§ **DOCUMENT SEGMENT**
————

A Nina pov, set after the third season, and a terrific character exploration of her and through her of the other characters and their situation. Bonus point for including Tom.

Deadwood:

The Outward Gift

Lovely exploration of the tender, damaged relationship between Joanie Stubbs and Calamity Jane. Awesome use of Charlie Utter as well.

Some Like It Hot:

Scenes from a floating oasis

In which, after the movie, four people on a yacht try to figure out what comes next. A charming ensemble story that showcases the ambiguities in everyone very well.

The Sarah Jane Adventures:

Queens of the Marsh

In which the inevitable happens and Rani meets the Rani as Our Heroes try to solve the latest weirdness, which involves alien frogs. It's the kind of story you can imagine on the show, and everyone is delightfully in character. Clyde's drawing talent is put to good use and Rani shows off her budding journalist skills which pleases me muchly.

Galaxy Quest

Episode Thirty Three: The Dark Reflection

In which Gwen, back in the day, gets the script for the Galaxy Quest version of the Mirrorverse episode and is awesome. I love this both for the way it is pretty realistic about tv writing (sadly not just in the 70s) and yet allows Gwen to play the game better than the sexist she's dealing with. It's funny, acerbic, and leaves you whistling. My head canon now, definitely.

————

§ **EXERCISE DATA**
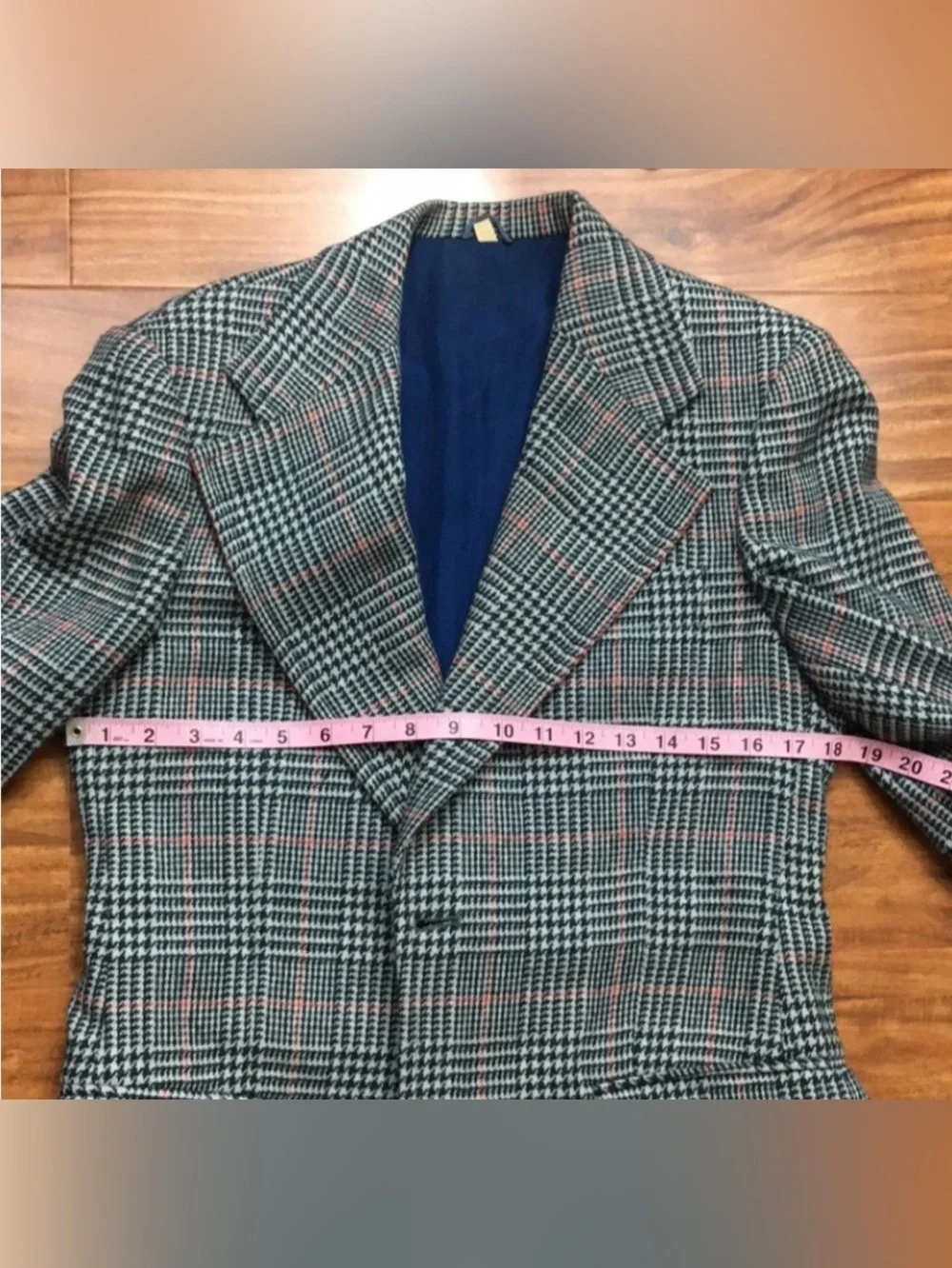 Vintage Men The Highlander Tailored Grey Glen Plaid Wool Classic Blazer Size 36S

————

§ **ASSIGNMENT**
Answer these questions from the fan fiction recommendations:
1. In the story "Scenes from a floating oasis," where are the four people trying to figure out what comes next?
2. What kind of alien is involved in the weirdness in "Queens of the Marsh"?
3. Besides Joanie Stubbs and Calamity Jane, which character does "The Outward Gift" use?

§ **OUTPUT FOR THIS TASK**
1. On a yacht.
2. Alien frogs.
3. Charlie Utter.